Exercise instructions =
Write down the lines exactly as they appear, from the one that contains "Приказ Министерства образования" through the final line of the records, so that both ends are kept and no pictures come along.
━━━━━ Exercise materials ━━━━━
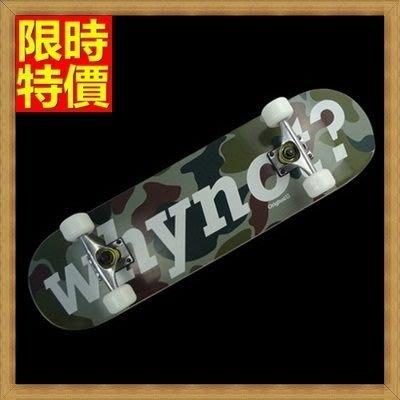 滑版 四輪滑板-烤漆熱轉印專業成人兒童運動用品10色69q11[獨家進口][米蘭精品]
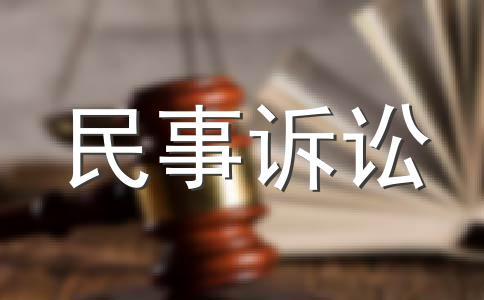 民事起诉状格式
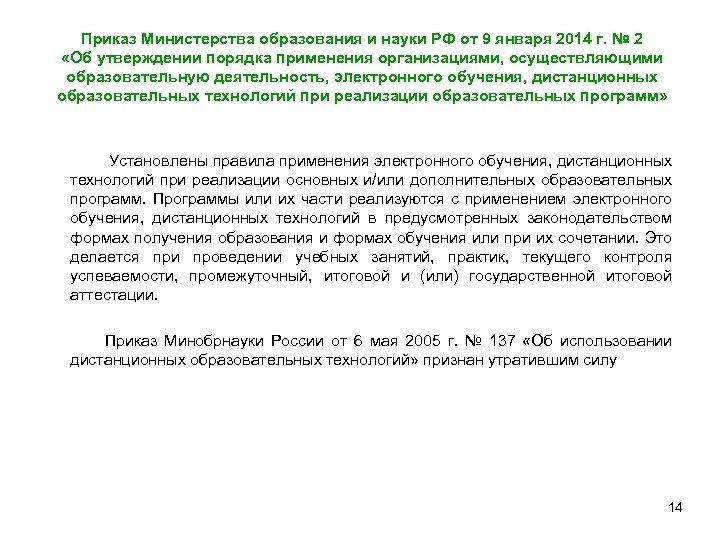 Приказ Министерства образования и науки РФ от 9 января 2014 г. № 2 «Об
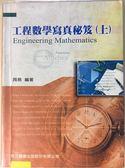 (二手書)工程數學寫真秘笈(上)-研究所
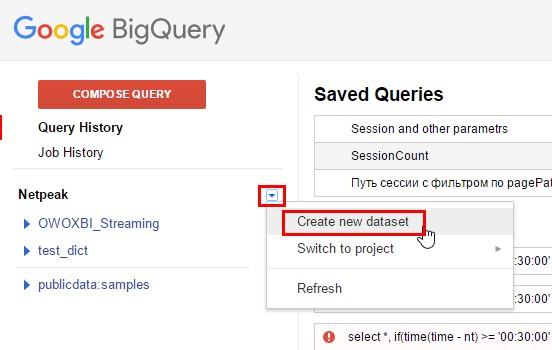 Жмем на кнопку меню напротив названия проекта и выбираем пункт «Create new dataset»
━━━━━
Solution to this problem =
 Приказ Министерства образования и науки РФ от 9 января 2014 г. № 2 «Об
 (二手書)工程數學寫真秘笈(上)-研究所
 Жмем на кнопку меню напротив названия проекта и выбираем пункт «Create new dataset»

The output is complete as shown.